- [À vous]:
Poursuivez la rédaction du texte consacré à Charles III et à l'islam en reprenant juste après sa dernière phrase.

Charles III : comment le nouveau roi est devenu le monarque le plus islamophile de l’histoire britannique
La semaine dernière, Liz Truss a pris la tête du gouvernement le plus islamophobe de l’histoire britannique pour beaucoup.
Un gouvernement qui refuse de travailler avec le plus important organe représentatif des musulmans britanniques, a mis en place un régime de sécurité injuste (Prevent) visant les musulmans, a limogé une ministre parce que son « statut de ministre musulmane mettait ses collègues mal à l’aise ». Un gouvernement accusé cette semaine de traiter les musulmans comme des citoyens de seconde zone.
Sans surprise, plus de la moitié des membres du Parti conservateur au pouvoir entretiennent de folles théories du complot sur l’islam britannique.
Deux jours après que Truss est devenue Première ministre, le roi Charles III a accédé au trône. Homme réfléchi, il a étudié l’islam en profondeur, allant même jusqu’à apprendre l’arabe pour lire le Coran.
Le nouveau roi est le monarque le plus islamophile de l’histoire britannique. Le contraste avec son gouvernement est frappant.
Un discours électrisant
Il y a plusieurs décennies déjà, le prince Charles réfutait la thèse du « choc des civilisations » qui soutient que l’islam est en guerre avec l’Occident. Il affirme au contraire que l’islam, le judaïsme et le christianisme sont trois grandes religions monothéistes qui ont beaucoup plus en commun qu’on ne le pense généralement.
Depuis 1993, le nouveau roi est un mécène du Centre d’études islamiques d’Oxford. Cette année-là, il a prononcé le discours inaugural, intitulé « L’islam et l’Occident ». Ce n’était pas le genre de discours sur la religion que la plupart des gens attendent des politiciens et de la famille royale ; ces derniers ont tendance à se contenter de platitudes creuses.
Alors prince de Galles, il s’est plongé dans une réflexion complexe sur la civilisation islamique et ses relations avec l’Europe. Charles estime que l’islam fait « partie de notre passé et de notre présent, dans tous les domaines de l’activité humaine. Il a contribué à créer l’Europe moderne. Cela fait partie de notre propre héritage, ce n’est pas une chose à part. »
Il exhortait la population occidentale à voir au-delà des distorsions contemporaines de l’islam : « Le principe directeur et l’esprit de la loi islamique, tirés directement du Coran, devraient être ceux de l’équité et de la compassion. »
Il observait que les femmes avaient obtenu le droit de propriété et d’héritage dans l’islam il y a 1 400 ans, a rendu hommage à la « tolérance remarquable » de l’islam médiéval et a déploré « l’ignorance occidentale de la dette de notre propre culture et civilisation envers le monde islamique ».
Le prince qualifiait les communautés musulmanes britanniques d’« atout pour la Grande-Bretagne » qui « ajoute à la richesse culturelle de notre nation ».

- [Extrait de données]:
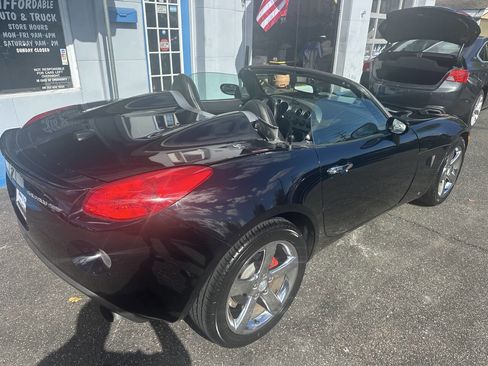 Used 2008 Pontiac Solstice GXP w/ Premium Package image 10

- [Votre réponse]:
Contrairement à ceux qui exigent que les musulmans abandonnent leur identité pour s’assimiler, le prince de Galles souhaitait un processus d’intégration dans les deux sens : les musulmans doivent « équilibrer leur liberté vitale d’être eux-mêmes avec une appréciation de l’importance de l’intégration dans notre société », tandis que les non-musulmans devraient « respecter la pratique quotidienne de la foi islamique et prendre décemment soin d’éviter les actions susceptibles de blesser profondément ».
C’était un discours électrisant : voici l’héritier du trône disant aux musulmans britanniques, pour la plupart des migrants des anciennes colonies, que leur présence dans le pays n’était pas seulement la bienvenue, mais appréciée.
Difficile d’imaginer un plus grand contraste avec les interventions récentes des politiciens britanniques de premier plan.
Prince « controversé »
Ces dernières années, l’attitude du prince Charles à l’égard de l’islam et du monde musulman ont souvent suscité la controverse.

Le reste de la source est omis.